» **PROMPT**
In the records below, locate the line containing "Which from among", then extract it and all following lines exactly, ending with the last line.

Stored entries:
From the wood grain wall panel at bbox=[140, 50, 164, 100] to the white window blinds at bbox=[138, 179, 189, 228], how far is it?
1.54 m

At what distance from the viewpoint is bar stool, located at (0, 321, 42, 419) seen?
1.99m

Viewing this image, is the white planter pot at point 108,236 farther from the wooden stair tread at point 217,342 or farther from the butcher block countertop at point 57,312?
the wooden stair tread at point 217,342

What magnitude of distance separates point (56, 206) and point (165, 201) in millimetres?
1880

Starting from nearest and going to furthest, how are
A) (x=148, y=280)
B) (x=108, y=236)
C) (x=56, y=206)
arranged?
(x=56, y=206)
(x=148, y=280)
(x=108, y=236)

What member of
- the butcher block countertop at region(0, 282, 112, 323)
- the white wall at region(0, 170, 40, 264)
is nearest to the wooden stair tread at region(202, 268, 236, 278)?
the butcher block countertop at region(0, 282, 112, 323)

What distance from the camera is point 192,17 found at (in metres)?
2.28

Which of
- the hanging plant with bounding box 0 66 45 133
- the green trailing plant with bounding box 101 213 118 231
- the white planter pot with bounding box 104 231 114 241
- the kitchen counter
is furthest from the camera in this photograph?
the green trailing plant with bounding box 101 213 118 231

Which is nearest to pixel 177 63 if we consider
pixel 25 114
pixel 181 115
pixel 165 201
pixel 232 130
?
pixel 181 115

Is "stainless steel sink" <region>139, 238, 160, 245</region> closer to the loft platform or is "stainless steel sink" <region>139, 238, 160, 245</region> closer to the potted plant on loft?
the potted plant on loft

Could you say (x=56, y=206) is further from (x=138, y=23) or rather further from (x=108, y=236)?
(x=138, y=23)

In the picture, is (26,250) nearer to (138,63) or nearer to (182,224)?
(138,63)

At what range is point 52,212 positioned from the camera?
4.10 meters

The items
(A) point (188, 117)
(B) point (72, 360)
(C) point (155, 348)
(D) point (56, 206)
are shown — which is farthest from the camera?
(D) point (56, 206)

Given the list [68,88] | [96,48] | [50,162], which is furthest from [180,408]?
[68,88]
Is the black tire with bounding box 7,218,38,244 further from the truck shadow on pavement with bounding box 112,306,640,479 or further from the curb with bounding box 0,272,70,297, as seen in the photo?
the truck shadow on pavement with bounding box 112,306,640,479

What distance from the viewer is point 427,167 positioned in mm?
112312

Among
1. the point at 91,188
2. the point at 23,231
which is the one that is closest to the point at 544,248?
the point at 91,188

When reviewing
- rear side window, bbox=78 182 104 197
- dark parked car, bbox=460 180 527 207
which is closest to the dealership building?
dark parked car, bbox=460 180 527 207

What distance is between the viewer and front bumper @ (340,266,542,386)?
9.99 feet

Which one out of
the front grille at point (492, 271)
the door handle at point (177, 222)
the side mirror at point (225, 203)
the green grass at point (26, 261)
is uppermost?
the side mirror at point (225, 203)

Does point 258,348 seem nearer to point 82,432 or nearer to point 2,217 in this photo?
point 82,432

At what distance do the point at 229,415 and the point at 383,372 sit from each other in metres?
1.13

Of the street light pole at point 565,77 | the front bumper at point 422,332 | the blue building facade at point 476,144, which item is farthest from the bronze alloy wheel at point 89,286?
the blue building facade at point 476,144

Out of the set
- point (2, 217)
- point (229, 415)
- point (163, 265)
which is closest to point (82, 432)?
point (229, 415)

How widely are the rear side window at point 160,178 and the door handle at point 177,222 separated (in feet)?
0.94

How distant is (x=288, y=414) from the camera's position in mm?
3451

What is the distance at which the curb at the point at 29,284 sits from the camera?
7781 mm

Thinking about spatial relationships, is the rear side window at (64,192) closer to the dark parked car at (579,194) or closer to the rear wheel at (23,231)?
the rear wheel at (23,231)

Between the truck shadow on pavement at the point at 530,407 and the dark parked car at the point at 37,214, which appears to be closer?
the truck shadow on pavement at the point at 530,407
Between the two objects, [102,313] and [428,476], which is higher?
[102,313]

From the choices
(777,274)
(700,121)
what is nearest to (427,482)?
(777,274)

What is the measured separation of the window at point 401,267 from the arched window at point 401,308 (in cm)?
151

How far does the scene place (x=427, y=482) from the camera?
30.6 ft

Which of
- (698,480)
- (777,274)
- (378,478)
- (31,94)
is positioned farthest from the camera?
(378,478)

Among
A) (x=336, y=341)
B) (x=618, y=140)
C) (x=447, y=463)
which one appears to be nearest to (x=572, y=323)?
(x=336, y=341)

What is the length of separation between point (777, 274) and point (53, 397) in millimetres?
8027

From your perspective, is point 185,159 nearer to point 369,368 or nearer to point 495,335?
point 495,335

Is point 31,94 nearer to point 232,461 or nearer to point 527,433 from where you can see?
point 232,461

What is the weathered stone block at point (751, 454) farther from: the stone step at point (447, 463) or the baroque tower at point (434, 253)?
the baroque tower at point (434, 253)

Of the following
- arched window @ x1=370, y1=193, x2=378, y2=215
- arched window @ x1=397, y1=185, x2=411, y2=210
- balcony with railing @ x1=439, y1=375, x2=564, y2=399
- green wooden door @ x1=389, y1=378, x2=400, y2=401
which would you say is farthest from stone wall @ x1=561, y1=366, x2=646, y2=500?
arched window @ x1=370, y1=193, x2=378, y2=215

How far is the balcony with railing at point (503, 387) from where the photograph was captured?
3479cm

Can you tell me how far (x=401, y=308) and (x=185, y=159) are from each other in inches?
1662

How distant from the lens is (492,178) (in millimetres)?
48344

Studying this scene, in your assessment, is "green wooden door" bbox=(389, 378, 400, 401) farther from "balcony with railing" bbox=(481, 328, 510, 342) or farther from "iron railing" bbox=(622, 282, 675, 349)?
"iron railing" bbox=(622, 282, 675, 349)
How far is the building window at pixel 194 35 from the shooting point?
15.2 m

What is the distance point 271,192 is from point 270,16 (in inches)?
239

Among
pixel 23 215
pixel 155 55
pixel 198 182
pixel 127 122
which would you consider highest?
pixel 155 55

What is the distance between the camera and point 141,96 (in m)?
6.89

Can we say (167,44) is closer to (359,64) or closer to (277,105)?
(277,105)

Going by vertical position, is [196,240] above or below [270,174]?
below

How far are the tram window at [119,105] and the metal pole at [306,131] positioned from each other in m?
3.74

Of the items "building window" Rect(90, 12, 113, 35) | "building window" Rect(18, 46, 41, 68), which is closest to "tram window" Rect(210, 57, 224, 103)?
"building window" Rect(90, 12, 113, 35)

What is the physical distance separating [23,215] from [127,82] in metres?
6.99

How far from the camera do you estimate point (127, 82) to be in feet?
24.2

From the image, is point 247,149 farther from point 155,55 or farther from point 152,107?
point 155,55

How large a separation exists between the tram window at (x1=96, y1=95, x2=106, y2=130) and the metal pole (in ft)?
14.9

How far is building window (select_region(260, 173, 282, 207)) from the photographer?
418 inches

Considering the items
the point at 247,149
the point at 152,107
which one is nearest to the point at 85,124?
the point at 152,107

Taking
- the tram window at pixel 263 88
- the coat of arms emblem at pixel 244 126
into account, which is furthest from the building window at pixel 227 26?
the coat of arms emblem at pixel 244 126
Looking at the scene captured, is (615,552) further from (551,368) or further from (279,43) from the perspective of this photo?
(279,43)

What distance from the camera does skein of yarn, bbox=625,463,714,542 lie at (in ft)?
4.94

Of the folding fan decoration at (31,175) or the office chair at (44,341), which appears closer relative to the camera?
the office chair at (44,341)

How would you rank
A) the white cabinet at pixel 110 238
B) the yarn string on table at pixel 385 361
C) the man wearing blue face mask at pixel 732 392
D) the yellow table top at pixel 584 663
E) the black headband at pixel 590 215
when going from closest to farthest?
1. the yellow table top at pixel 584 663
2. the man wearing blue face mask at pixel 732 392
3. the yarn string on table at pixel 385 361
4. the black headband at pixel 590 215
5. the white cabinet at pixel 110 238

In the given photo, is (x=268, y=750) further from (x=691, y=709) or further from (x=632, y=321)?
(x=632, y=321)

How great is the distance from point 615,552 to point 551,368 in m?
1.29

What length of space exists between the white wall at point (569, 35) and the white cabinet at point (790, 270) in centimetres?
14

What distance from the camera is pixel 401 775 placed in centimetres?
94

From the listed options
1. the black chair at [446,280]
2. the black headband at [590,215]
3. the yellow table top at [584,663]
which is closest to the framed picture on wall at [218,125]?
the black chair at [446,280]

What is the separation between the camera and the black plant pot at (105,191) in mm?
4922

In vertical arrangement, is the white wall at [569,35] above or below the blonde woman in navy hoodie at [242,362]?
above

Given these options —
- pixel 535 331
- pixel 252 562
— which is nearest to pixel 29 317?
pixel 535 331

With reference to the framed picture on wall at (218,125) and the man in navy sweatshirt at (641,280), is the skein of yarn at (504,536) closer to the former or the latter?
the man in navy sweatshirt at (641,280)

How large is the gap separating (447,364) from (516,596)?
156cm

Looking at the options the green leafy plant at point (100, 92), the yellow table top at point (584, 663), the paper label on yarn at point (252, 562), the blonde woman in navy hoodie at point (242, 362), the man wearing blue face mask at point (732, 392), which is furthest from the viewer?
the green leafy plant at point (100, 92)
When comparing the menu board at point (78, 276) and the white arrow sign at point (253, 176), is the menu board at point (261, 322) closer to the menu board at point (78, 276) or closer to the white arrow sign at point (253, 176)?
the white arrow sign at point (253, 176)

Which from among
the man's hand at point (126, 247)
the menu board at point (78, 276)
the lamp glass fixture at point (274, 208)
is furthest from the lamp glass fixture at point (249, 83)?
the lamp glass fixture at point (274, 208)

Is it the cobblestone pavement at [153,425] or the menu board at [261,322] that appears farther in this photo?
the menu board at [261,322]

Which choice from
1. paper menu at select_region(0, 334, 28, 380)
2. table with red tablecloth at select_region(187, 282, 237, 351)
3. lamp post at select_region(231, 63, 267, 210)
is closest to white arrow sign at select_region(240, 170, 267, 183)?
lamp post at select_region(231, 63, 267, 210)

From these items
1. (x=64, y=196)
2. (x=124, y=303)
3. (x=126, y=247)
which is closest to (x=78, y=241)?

» **CORRECT RESULT**
Which from among
the man's hand at point (126, 247)
the menu board at point (78, 276)
the lamp glass fixture at point (274, 208)
is furthest from the lamp glass fixture at point (249, 83)?
the lamp glass fixture at point (274, 208)

Is it the cobblestone pavement at [153,425] or the menu board at [261,322] that appears farther in this photo?
the menu board at [261,322]

Which choice from
1. paper menu at select_region(0, 334, 28, 380)
2. table with red tablecloth at select_region(187, 282, 237, 351)
3. lamp post at select_region(231, 63, 267, 210)
is closest to white arrow sign at select_region(240, 170, 267, 183)?
lamp post at select_region(231, 63, 267, 210)

From these items
1. (x=64, y=196)
2. (x=124, y=303)
3. (x=126, y=247)
which is closest to (x=78, y=241)?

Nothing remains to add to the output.